Group	Age (years)	Gestational age (weeks)	Birth weight (g)
Normal	27.77±4.09	37.27±2.27	3293.33±343.09
Experimental	29.51±4.94	36.78±1.25	2965.65±586.98
t	1.589	1.064	3.008
P-value	0.116	0.294	0.004

[i] Data are presented as the mean ± standard error of the mean.

Serum MMP-1 and TIMP-1

The levels of MMP-1 and TIMP-1 in the serum of the umbilical cord are listed in Tables II and III, respectively. The levels of MMP-1 in the umbilical serum of the normal, gestational hypertension, mild preeclampsia and severe preeclampsia groups were 294.33±11.53, 247.78±20.32, 177.67±12.63 and 124.68±15.41 pg/ml, respectively, and there were significant differences between each two groups (P<0.05). However, the levels of TIMP-1 in the umbilical serum of the four groups were 1,304.20±69.66, 1,326.20±329.86, 1,340.11±547.05 and 1,363.00±71.50 pg/ml, respectively, and no significant difference was identified between each two groups regarding the level of TIMP-1 in the umbilical serum (P>0.05).

Table II Levels of MMP-1 in serum of the umbilical cord.

Table II

Levels of MMP-1 in serum of the umbilical cord.

Group	n	MMP-1 (pg/ml)
Normal	30	294.33±11.53
Gestational hypertension	18	247.78±20.32
Mild preeclampsia	9	177.67±12.63
Severe preeclampsia	16	124.68±15.41

[i] Variance analysis indicates that there are statistical differences between every two groups (P<0.05).

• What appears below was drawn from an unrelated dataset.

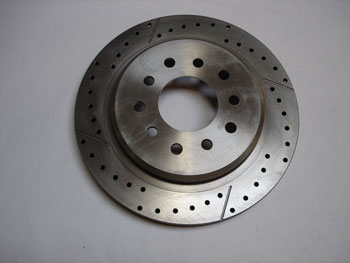 ROTOR, C5/C6, D&S, 5x5, ø305 x 26, REAR RIGHT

Data are presented as the mean ± standard error of the mean. MMP-1, matrix metalloproteinase-1.

Table III Levels of TIMP1 in serum of the umbilical cord.

Table III

Levels of TIMP1 in serum of the umbilical cord.

Group	n	TIMP-1 (pg/ml)
Normal	30	1304.20±69.66
Gestational hypertension	18	1326.20±329.86
Mild preeclampsia	9	1340.11±547.05
Severe preeclampsia	16	1363.00±71.50

[i] Variance analysis indicates no statistical differences between every two groups (P>0.05). Data are presented as the mean ± standard error of the mean. TIMP-1, tissue inhibitor of metalloproteinase-1.

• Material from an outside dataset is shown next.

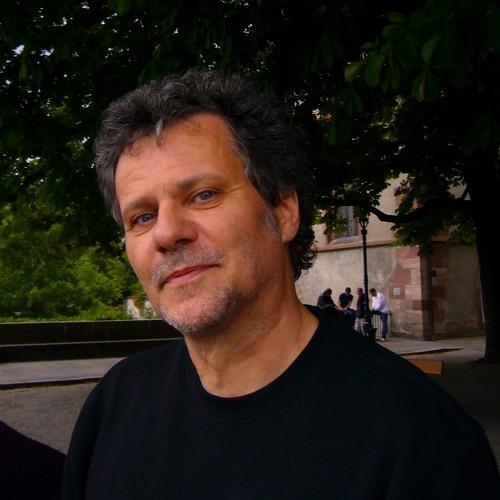Johannes Schiefner's avatar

MMP-1 and TIMP-1 expression in the placenta and decidua

The expression of MMP-1 and TIMP-1 was mainly located in the cytomembrane and the cytoplasm of the placental trophoblasts. They were weakly dyed in the endothelial cells of the capillaries and the stromal fibroblasts, moderately dyed in the cytomembrane and the cytoplasm of the decidua, and weakly dyed in the cytoplasm of the spiral artery. The positive rates of expression of MMP-1 in the placenta of the normal, gestational hypertension, mild preeclampsia and severe preeclampsia groups were 96.7, 77.8, 66.7 and 23.1%, respectively (Figs. 1–4, Table IV). There were significant differences in MMP-1 expression between each two groups (P<0.05). The positive rates of expression of MMP-1 in the decidua were 93.3, 77.8, 55.6 and 12.5%, respectively (Figs. 5–8, Table V). There were significant differences between each two groups (P<0.05).

Figure 1 Immunohistochemical staining for matrix metalloproteinase-1 in a normal placenta. Magnification, ×400.

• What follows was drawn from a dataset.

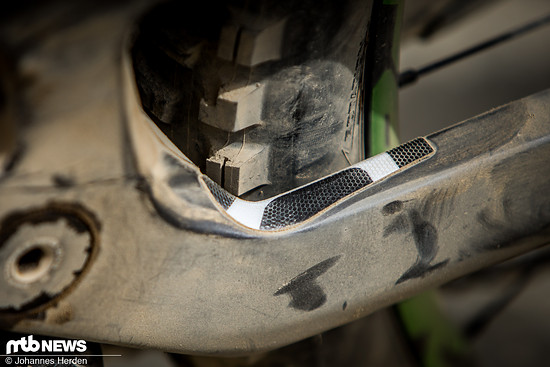 Bikecheck Evil Wreckoning Rob Heran-19
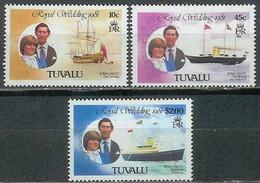 # TUVALU - 1981 - Royal Wedding Charles Diana - Set 3 Stamps MNH - Tuvalu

Figure 4 Immunohistochemical staining for matrix metalloproteinase-1 in the placenta of a patient with severe preeclampsia. Magnification, ×400.

Figure 5 Immunohistochemical staining for matrix metelloproteinase-1 in a normal decidua. Magnification, ×400.

Figure 8 Immunohistochemical staining for matrix metalloproteinase-1 in the decidua of a patient with severe preeclampsia. Magnification, ×400.

Table IV Immunocytochemical distribution of matrix metalloproteinase-1 in the placenta.

Table IV

Immunocytochemical distribution of matrix metalloproteinase-1 in the placenta.

Group	n	Matrix metalloproteinase-1				Positive rate (%)
		−	+	++	+++
Normal	30	1	7	10	12	96.7
Gestational hypertension	18	4	6	5	3	77.8a
Mild preeclampsia	9	3	3	2	1	66.7b
Severe preeclampsia	16	13	2	1	0	23.1c

[i] The χ² test indicated that there were statistical differences between ^athe gestational hypertension group and controls (χ²=4.301, P<0.05), ^bthe mild preeclampsia and gestational hypertension groups (P=0.009) and ^cthe severe preeclampsia and mild preeclampsia groups (P=0.025).

Table V Immunocytochemical distribution of matrix metalloproteinase-1 in the decidua.

Table V

Immunocytochemical distribution of matrix metalloproteinase-1 in the decidua.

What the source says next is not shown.